Gosh! There's been a lot of activity on this thread since I visited last.
My answer was simply an answer to the original poster, who asked what
Americans called the symbol "_". Since I work in data processing
in the U.S. and have seen that symbol daily for many years, I felt I
could easily answer -- at least what all the people I know in data
processing say all the time: "underscore". It is used
primarily as a connective symbol, thus:
purchase_order_amount.
It serves two purposes: It allows an entire string of symbols,
unbroken by any spaces -- as required by most computer languages, to be
used to represent a certain entity, and it allows the human reader to
read it easily. (It's easier to read than
purchordamt,
for example, which represents an older style of coding.) Long
story short, if you ask a programmer to read the variable name
task_hours over the phone, he or she will say, "T, A, S, K, underscore, H, O, U, R, S".
Underlines, in this sort of work, are not individual characters like
the underscore is.
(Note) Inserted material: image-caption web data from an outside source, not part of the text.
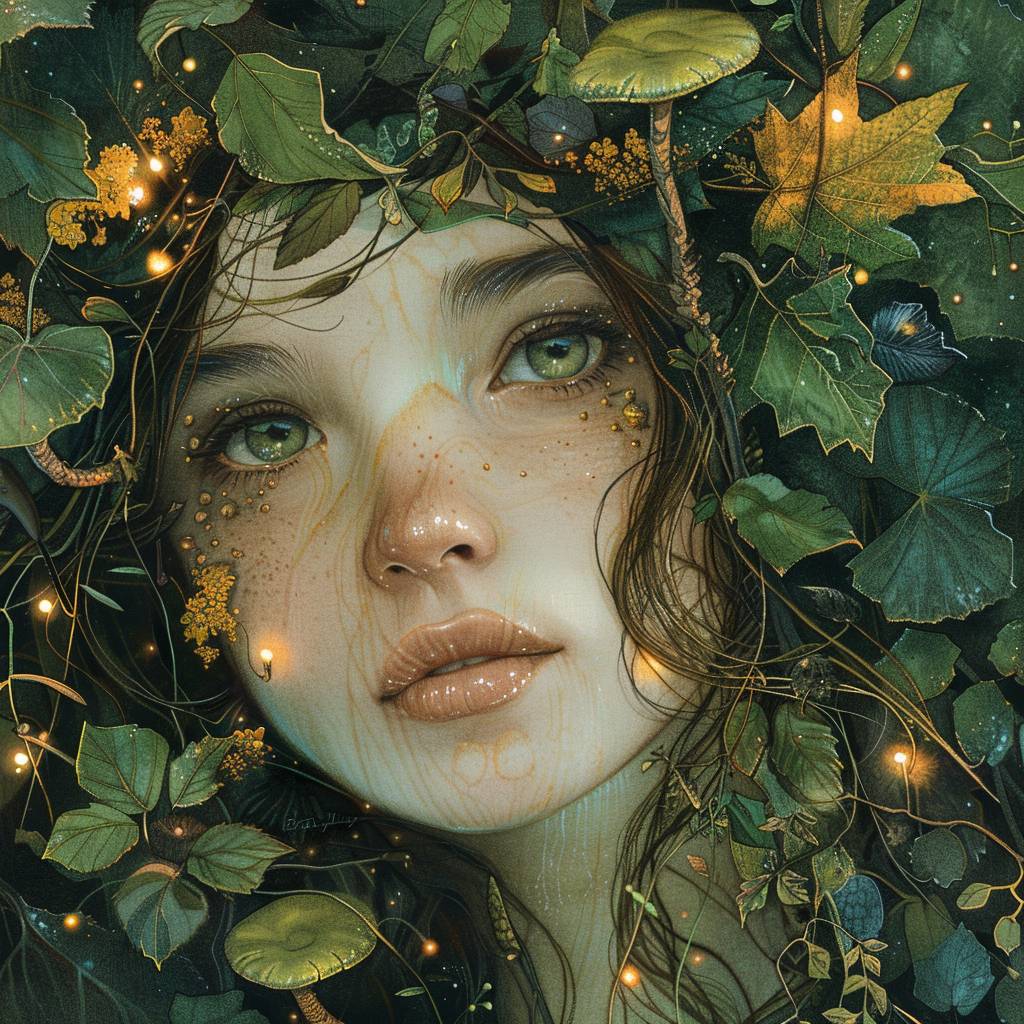 エーテリアル・フォレスト・ニンフ：森の本質を具現化した女性の静謐で神秘的な肖像を描いてください。彼女の肌には微妙な緑色の色合いがあり、髪には葉、花、葡萄が絡まっています。彼女の目は柔らかく輝き、月の光を反射しています。背景には古代の木々、輝くキノコ、ホタルがある神秘的な森が描かれています。スタイル＝エーテリアル、マジカル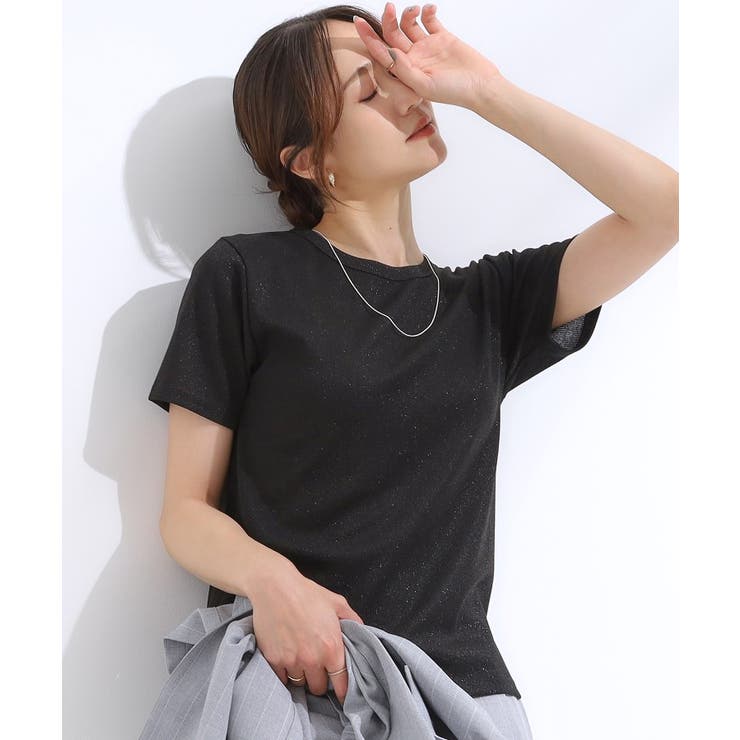 ブラック(019) | 【S-LL】大人のラメ感 テレコ半袖トップス | SHOO・LA・RUE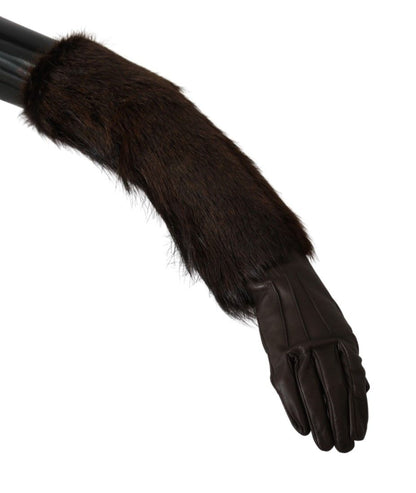 Mitaines marron longueur coude, gants en fourrure et cuir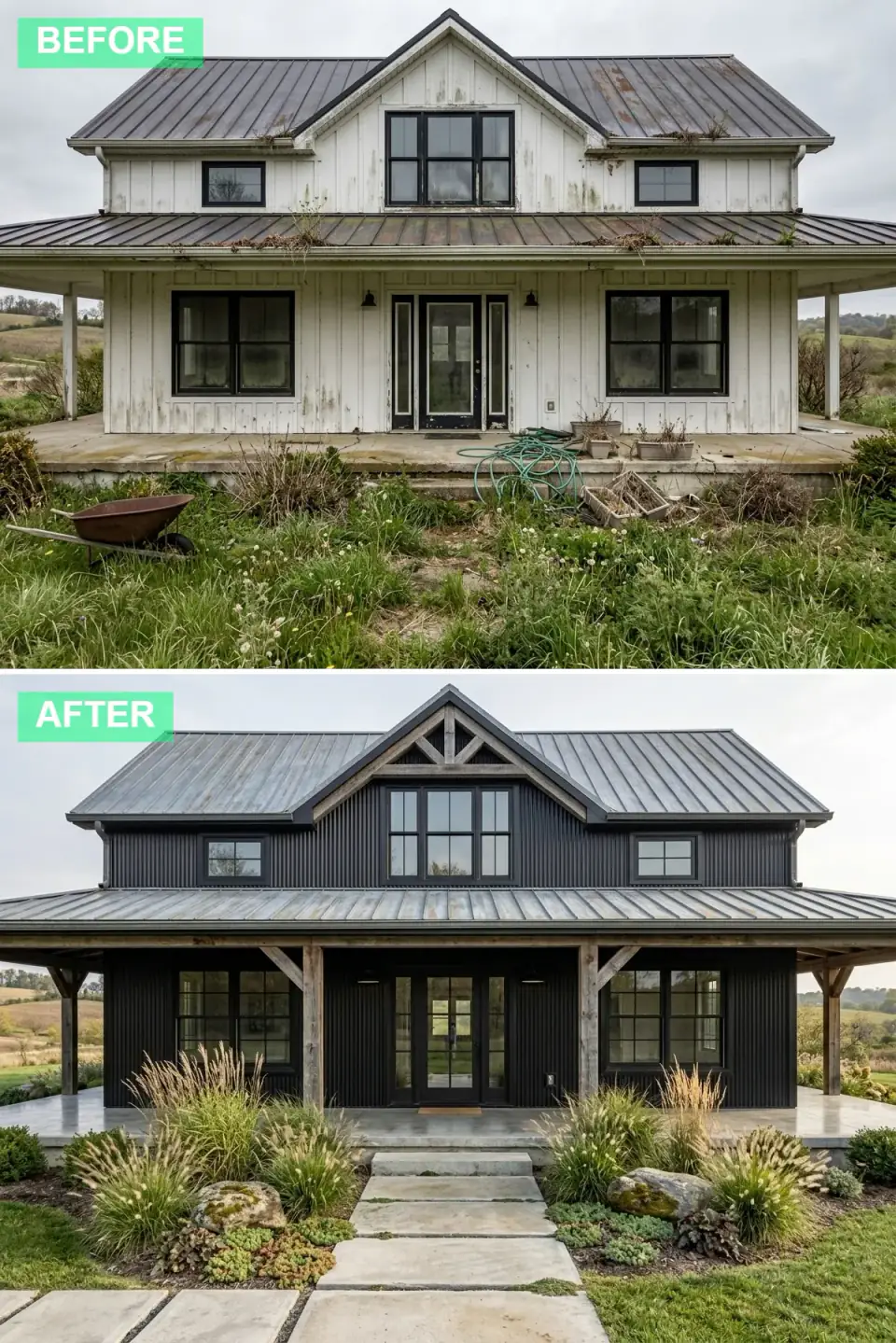 Farmhouse clad in black corrugated metal siding with chunky rustic timber gable accents and porch posts, a concrete stepping-stone path and prairie grasses with boulders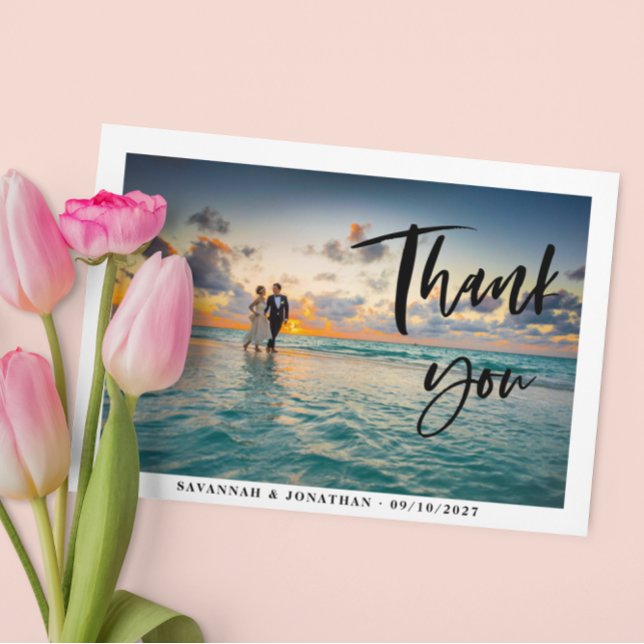 Photo Calligraphy Wedding  Thank You Card (Creator Uploaded)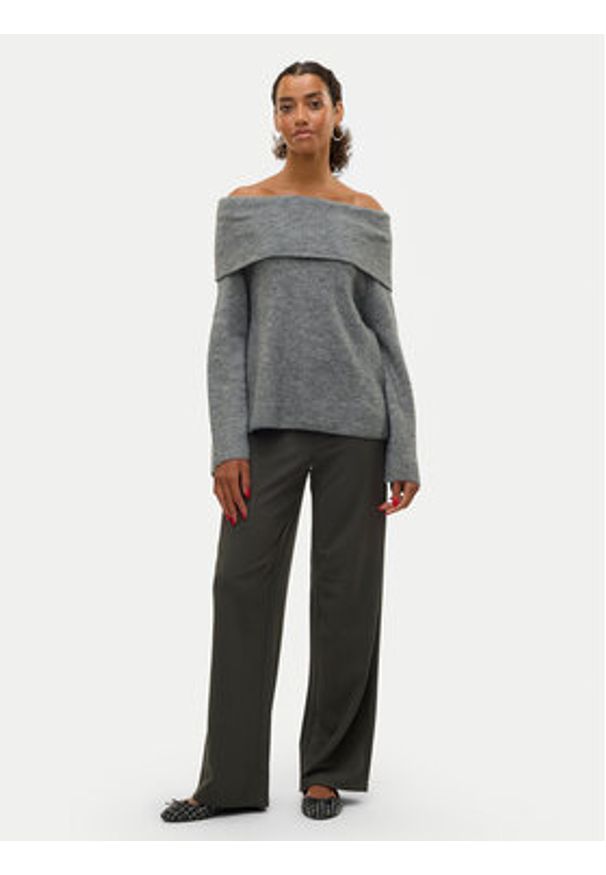 Vero Moda Spodnie materiałowe Berlin 10318454 Szary Wide Leg. Kolor: szary. Materiał: syntetyk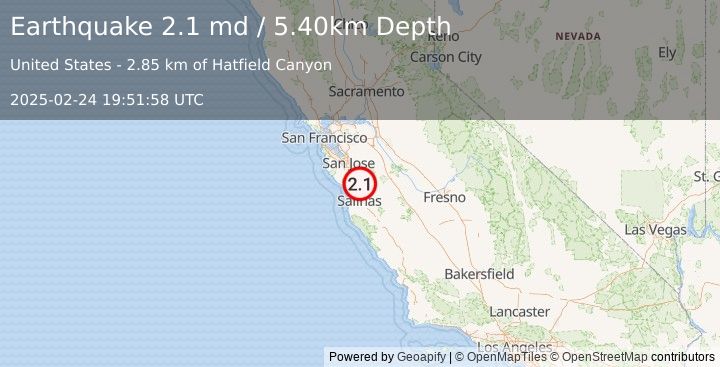 Earthquake NORTHERN CALIFORNIA (2.1 md) (2025-02-24 19:51:58 UTC)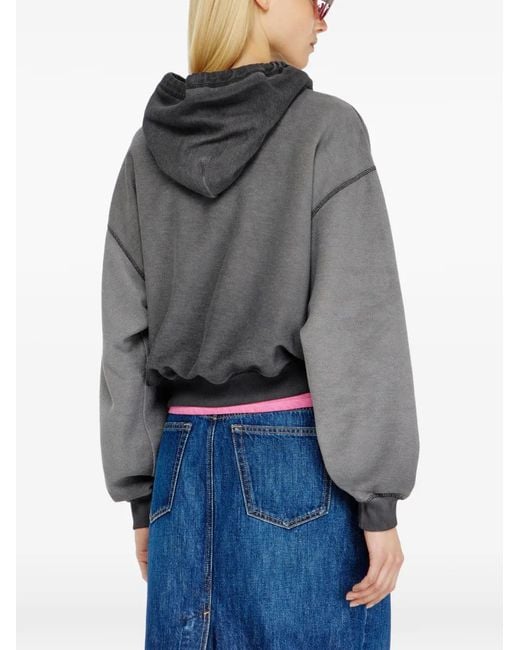 DIESEL Gray Hoodie With Dévoré Print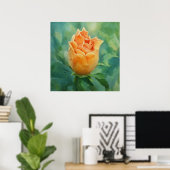Affiche d'art floral Fleur tropicale orange (Bureau à domicile)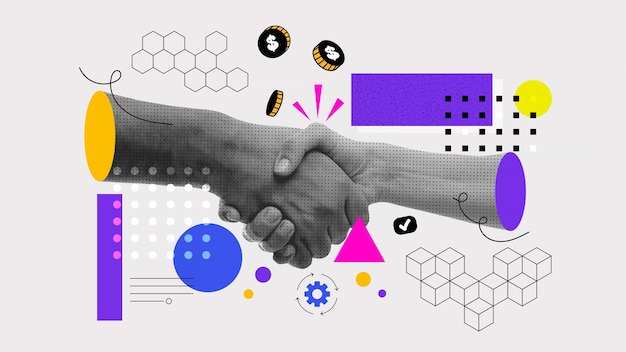 Diseño de carteles de collage apretón de mano de negocios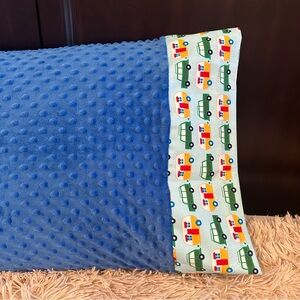 Camper Jeeps Blue Textured Minky Dot Pillowcase standard size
They are a format applied to a string of characters in a given font.
Working in that context,
is an underlined space, rarely seen in
isolation, of course. The way many fonts work, it may be impossible
to see an underlined underscore, but internally, it is represented by
the code for the underscore accompanied by the code which designates
that the underscore symbol occurs underlined!
as_in_this_grouping Yes, I typed underscores between those
words, then applied underlining! Can you tell? Surprisingly
to me, it does show as two different elements on my screen.